10. SEC Brings False Performance Claims Against Investment Adviser F-Squared

In December 2014, investment management firm F-Squared Investments, Inc., (F-Squared) settled SEC charges that it defrauded investors through false performance advertising about its flagship product, admitting wrongdoing and agreeing to pay a total of $35 million.[39] The SEC also charged the firm’s co-founder and former CEO Howard Present with making false and misleading statements to investors as the public face of F-Squared.[40]
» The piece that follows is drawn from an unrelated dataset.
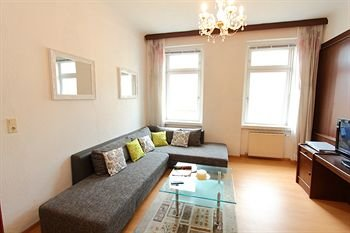 CheckVienna - Edelhof Apartments - фото 11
F-Squared is the largest marketer of index products using exchange-traded funds (ETFs). In 2008, F-Squared and Present created, and began marketing, an algorithm to create a model portfolio of sector ETFs that could be rebalanced periodically as the signals changed. The SEC alleged that, while marketing the algorithm, F-Squared falsely advertised a successful seven-year track record for the investment strategy based on purported actual performance, specifically stating that the mechanism was not “backtested.” In fact, the performance recorded was obtained through backtesting, and the model applied historical market data to generate a purported performance during a past period. Additionally, the purported data had a significant performance calculation error which inflated the results more than threefold.

F-Squared admitted to the violations and agreed to cease and desist from committing or causing further violations. F-Squared will retain an independent compliance consultant and pay disgorgement of $30 million and a penalty of $5 million. The case against Present is ongoing.